Selected text ->
********
This article uses the AI lifecycle approach (used in AI Governance research) to examine the risks and policy across three stages — Design/ Testing/ Training; Deployment and Usage; and Longer-Term Diffusion. At each stage, effective governance requires three policy goals: creating visibility into AI systems, promoting best practices for safe development, and establishing enforcement mechanisms.
In November 2025, India unveiled its AI Governance Guidelines, with infrastructure as the first strategic pillar. The guidelines offer plans for 38,231 GPUs, databases across 20 sectors and generous schemes for startups. For a developing country like India with diverse population the focus of AI is to promote inclusive development in health, education, agriculture. India’s AI governance framework is unique in the sense that it looks at building and governing AI simultaneously.
India’s framework is guided by seven core principles (called ‘sutras’): Trust is the foundation; People First; Innovation over Restrain; Fairness over Equity; Accountability; Understandable by Design; Safety; Resilience and Sustainability. The “innovation over Restrain” principle is particularly significant as it explicitly prioritises responsible innovation over cautionary restrain thus shaping the framework’s resilience on voluntary measure rather than restrictive regulation. The seven principles are operationalised by six strategic pillars: Infrastructure, Capacity Building, Policy & Regulation, Risk Mitigation, Accountability, and Institutions.
Design, Training and Testing: Building While Regulating
This article analyses how India’s framework both innovates and reveals critical gap. India’s infrastructure first-approach is to build domestic compute capacity and databases and reduce total dependency on foreign AI systems that it cannot independently evaluate or regulate. To promote innovation India has offered host of incentives for startups and AI entrepreneurs such as tax rebates and subsidised loans
In a way, India is creating the material conditions for governance by making available computing resources, standardised evaluation datasets which is essential for scaling adoption in critical sectors such as health, education and agriculture. Such measures also create an enabling environment for fairness testing of AI systems in the Indian context, which is good template for countries in global south. However, building computational capacity alone without robust accountability mechanism risks enabling harm at scale. India’s near short to long term challenge will be understand if its reliance on voluntary compliance can foster innovation without compromising safety.
India’s proposes to use its innovative Data Empowerment and Protection Architecture (DEPA), a ‘techno-legal’ system for permission-based data sharing which integrates data protection principles into digital public infrastructure ensuring compliance by design. Using DEPA for AI training would support privacy-preserving mechanisms and make use of personal data more transparent and auditable.
However, the document highlights trade-off as privacy protection could impact performance loss on certain benchmarks, which could impact utility but the concern might be mitigated by overriding guiding principles of prioritising “innovation over restrain”. The document recommends complementary measures like algorithmic auditing and sector specific regulations for effective AI governance alongside DEPA for AI training.
********
Tasks to complete ->
**1)** List the six strategic pillars named in the passage on India's AI governance framework.
**2)** Answer these questions from the passage on India's AI governance framework:
(a) When did India unveil its AI Governance Guidelines?
(b) How many GPUs do the guidelines plan for?
(c) What does DEPA stand for?
The lines after this point come from a separate source.

Data below ->
********
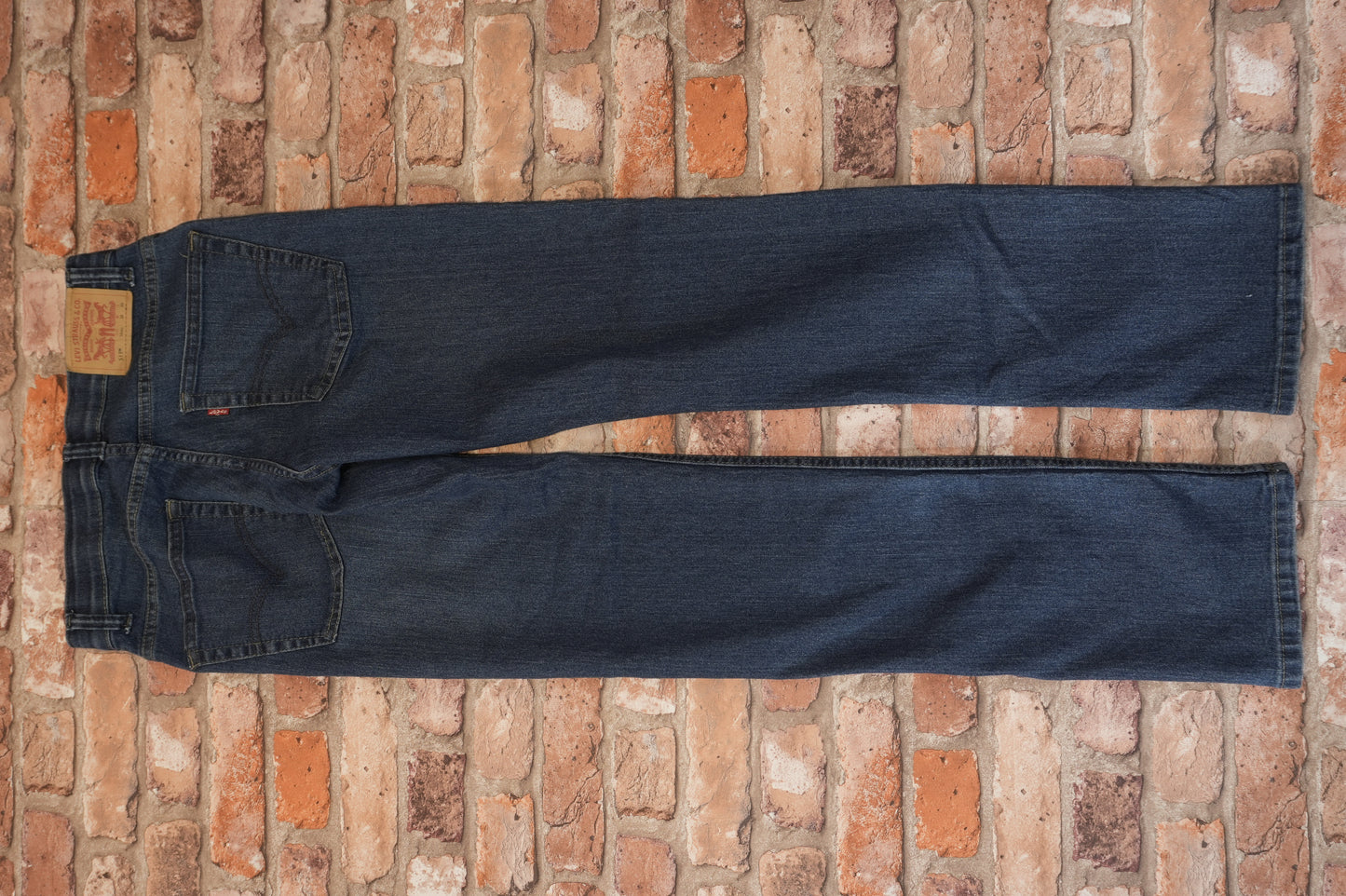 Levi's 511 W28 L30 #329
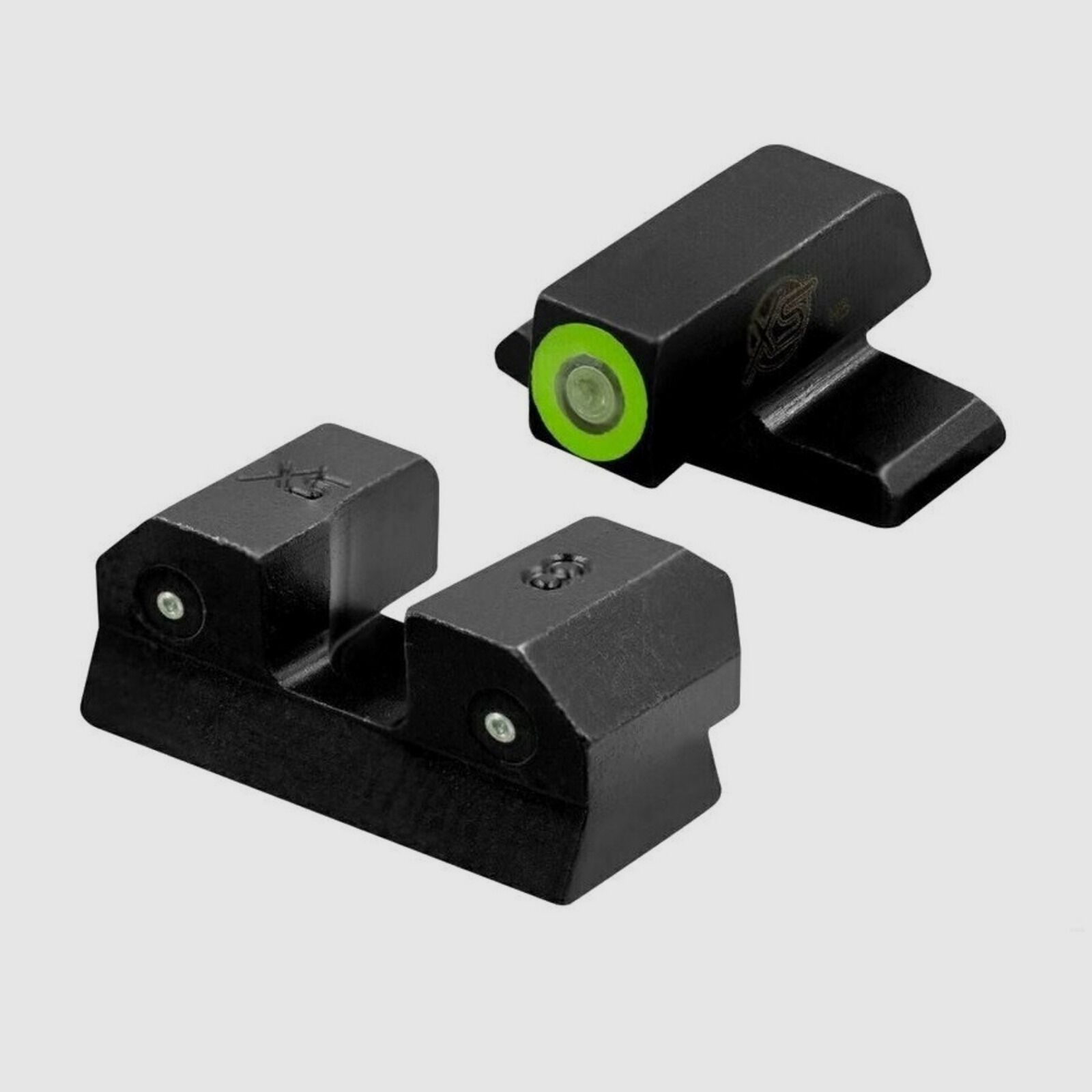 XS Sights N-Visore R3D Verde Pistola Mossberg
********
Solutions to each task ->
**1)** Infrastructure, Capacity Building, Policy & Regulation, Risk Mitigation, Accountability, and Institutions.

**2)**
(a) November 2025
(b) 38,231
(c) Data Empowerment and Protection Architecture